--- Provided text ---

Meanwhile, faculty became concerned over
the prevalence of alcohol and the dominant role of the Greek
system on campus. This led to the formation of two committees:
*The Committee on the Academic
Environment came to life in spring 1983 with Johnson as chair.
Its report in February 1984 urged a meaningful integration
of academic and residential life.
*The Committee on Alternatives to the
Greek System (CAGS) “attracted
faculty attention to residential matters--something that was
then unusual in higher education,” says Parker Marden, who at the
time was Dana Professor Sociology.
While these committees’ deliberations
were in the air, East College was launched as an experiment.
“Marden
and I wanted to improve the relationship between academic life
and residential life,” recalls
Joseph “JJ” Jockel ’74 of Canadian studies. “We
went to President (W. Lawrence) Gulick with a proposal, and
he was immediately positive. Our first year was 1983-84.”
A
committee to evaluate East College was set up in March 1984.
It deemed the experiment a success.
Another document in that year added impetus. In October, President
Gulick released his “white paper,”
“Directions for St.
Lawrence University.” He addressed many of the concerns that
were stirring on campus and offered several “Proposals for Change.” One
of them was residential colleges on the model of East College.
“Faculty experimented
with various ways of empowering students in their
residential lives, having them draw up social contracts
and so forth. It was exciting but also controversial
among the faculty, and that made it stressful.”
Eve Stoddard
Professor of English and Global Studies |
“I had in mind developing something at St. Lawrence that would
distinguish it from other liberal arts institutions,” Gulick notes.

---

## Problems
[a] According to the St. Lawrence University passage, in what month and year was a committee set up to evaluate East College?
[b] Continue the St. Lawrence University passage from the point where it stops.
The lines after this passage come from a separate source.

--- Listing ---

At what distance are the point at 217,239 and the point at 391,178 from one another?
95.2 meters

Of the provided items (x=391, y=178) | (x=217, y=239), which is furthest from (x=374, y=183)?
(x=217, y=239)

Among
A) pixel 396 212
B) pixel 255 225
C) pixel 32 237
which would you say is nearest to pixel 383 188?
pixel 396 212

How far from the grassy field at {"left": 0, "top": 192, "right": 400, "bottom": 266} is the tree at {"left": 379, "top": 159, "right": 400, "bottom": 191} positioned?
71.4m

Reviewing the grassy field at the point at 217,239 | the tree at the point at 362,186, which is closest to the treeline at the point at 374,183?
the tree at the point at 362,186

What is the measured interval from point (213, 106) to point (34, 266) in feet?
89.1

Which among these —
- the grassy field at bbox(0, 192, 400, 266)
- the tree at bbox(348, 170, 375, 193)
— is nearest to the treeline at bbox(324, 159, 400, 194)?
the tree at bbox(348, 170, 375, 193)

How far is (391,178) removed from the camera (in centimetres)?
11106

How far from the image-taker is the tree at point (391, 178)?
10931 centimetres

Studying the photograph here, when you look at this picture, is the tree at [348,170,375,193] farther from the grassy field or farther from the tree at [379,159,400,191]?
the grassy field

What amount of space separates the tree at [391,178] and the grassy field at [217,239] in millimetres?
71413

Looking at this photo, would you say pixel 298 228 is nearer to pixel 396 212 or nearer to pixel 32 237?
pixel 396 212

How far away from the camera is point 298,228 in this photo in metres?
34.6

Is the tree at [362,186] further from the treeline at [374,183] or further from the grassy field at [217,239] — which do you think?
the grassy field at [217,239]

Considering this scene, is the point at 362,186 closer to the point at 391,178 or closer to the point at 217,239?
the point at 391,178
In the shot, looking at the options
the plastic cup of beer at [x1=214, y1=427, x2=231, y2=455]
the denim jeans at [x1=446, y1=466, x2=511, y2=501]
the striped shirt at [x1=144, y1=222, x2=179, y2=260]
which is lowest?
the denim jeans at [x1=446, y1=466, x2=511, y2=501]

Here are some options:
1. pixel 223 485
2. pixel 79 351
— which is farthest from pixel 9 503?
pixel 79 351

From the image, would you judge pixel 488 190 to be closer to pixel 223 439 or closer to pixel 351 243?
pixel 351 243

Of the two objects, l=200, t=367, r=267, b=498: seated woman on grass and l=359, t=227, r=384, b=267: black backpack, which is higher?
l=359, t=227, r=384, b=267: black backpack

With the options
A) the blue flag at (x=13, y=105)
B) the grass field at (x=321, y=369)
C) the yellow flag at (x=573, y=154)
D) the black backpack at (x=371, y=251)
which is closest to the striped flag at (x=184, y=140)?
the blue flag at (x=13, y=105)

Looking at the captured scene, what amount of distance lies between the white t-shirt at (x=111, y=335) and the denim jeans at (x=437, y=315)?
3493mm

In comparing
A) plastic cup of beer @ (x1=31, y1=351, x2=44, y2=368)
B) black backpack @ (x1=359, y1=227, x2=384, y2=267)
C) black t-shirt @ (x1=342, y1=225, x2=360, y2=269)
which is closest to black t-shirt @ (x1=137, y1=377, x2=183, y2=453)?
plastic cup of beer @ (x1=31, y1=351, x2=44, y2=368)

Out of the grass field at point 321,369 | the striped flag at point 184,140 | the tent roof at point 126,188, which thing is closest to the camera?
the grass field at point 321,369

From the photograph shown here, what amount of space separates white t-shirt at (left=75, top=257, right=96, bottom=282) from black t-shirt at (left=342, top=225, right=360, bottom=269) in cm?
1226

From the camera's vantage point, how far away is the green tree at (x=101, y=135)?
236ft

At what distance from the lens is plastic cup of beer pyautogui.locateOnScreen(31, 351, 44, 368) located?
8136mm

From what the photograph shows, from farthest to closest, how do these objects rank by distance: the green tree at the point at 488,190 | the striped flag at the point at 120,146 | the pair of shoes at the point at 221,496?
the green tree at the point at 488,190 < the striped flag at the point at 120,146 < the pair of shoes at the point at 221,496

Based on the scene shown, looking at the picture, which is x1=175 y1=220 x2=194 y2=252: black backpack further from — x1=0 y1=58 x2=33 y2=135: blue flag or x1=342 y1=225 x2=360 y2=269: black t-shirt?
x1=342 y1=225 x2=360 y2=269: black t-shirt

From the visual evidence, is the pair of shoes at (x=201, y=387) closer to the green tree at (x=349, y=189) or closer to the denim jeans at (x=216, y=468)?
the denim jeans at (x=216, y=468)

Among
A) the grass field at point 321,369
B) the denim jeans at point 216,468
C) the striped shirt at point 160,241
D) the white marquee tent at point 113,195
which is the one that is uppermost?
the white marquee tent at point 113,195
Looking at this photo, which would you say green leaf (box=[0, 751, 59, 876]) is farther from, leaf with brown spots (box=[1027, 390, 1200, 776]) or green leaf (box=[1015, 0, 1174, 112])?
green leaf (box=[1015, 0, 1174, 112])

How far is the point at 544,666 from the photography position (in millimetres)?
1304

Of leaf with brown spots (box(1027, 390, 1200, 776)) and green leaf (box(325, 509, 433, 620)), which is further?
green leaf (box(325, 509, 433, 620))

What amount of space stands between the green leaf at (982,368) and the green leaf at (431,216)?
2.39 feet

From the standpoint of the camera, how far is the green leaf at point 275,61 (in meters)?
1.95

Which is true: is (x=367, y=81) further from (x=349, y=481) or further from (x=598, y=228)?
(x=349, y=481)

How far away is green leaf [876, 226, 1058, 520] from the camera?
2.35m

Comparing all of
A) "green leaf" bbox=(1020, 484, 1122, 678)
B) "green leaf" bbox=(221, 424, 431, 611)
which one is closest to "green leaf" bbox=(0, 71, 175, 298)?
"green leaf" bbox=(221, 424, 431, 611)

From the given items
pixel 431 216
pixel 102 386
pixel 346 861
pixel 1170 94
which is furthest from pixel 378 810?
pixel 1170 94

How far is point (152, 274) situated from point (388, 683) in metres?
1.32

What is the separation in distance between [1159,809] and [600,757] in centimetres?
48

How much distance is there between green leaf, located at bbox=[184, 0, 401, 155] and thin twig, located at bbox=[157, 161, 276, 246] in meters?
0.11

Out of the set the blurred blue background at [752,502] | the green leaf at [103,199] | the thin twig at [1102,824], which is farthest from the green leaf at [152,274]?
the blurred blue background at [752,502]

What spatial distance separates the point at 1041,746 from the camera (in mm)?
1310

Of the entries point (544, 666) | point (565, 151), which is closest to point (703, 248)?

---

## Set of answers
[a] March 1984

[b]
The extensive press the FYP has gotten over the years bears out the achievement
of this objective.
“The faculty was not wild about the idea of freshman colleges or
team teaching, although there were a few notable exceptions,” Gulick
recalls. “Many
worried about the required extra preparation necessary to lead
a seminar on a topic not central to their intellectual lives,
the danger of exposing their limits to colleagues, the prospect that they
would have to give up teaching one or more of their favorite courses and
the disruption of their department's requirements for the major.”
Out
of Gulick’s
recommendations yet another committee sprang to life. Part
of its charge for summer 1985 was to “consider alternative
curricular structures.” Its 54-page report, “Directions in
Liberal Education,” recommended, among other steps, creation of a “Freshman
Program” with an integral “Communication Skills Component.”
“A new era began when the faculty voted to institute the program as part
of the required curriculum,” Larsen observes. For the fall of 1987,
three residential colleges of about 45 students each were established, and
in the fall of 1988 all incoming students were placed in colleges. The program
was now mandatory. In acknowledgment of the fact that language was also
in a period of evolution,
“Freshman” was soon replaced by “First-Year” in
the program’s name.
“The larger goals were to bring coherence
and a habit of intellectual inquiry to the undergraduate experience,” says
Richard Guarasci, founding director of the FYP (1987-1992), one of the “original
12” teachers
in the 1987-88 pilot year and now president of Wagner College. “Innovative
teaching was highly valued. The students were challenged by
such pedagogical techniques as using journals to develop responses to the
formidable texts.
“Each college was guided by a faculty chair and a residence director along with RAs,” Guarasci explains. “In this way, classroom and out-of-class learning were brought closer. This was controversial because it encroached on the traditional autonomy of the student affairs staff and because it asked much more of the faculty in student learning and life outside the classroom.”
“The greatest benefit of the FYP is that it can provide
an immediate intellectual community among first-year students,
their professors and the community assistants. I felt right
away that I was part of a cohort that was going to be investigating
a specific set of problems, questions and texts. Since
the focus was interdisciplinary, everyone could contribute. It
was intellectually stimulating. On the other hand,
for the individualist, the FYP can at times be a tense
experience. I recall feeling a conflict there.”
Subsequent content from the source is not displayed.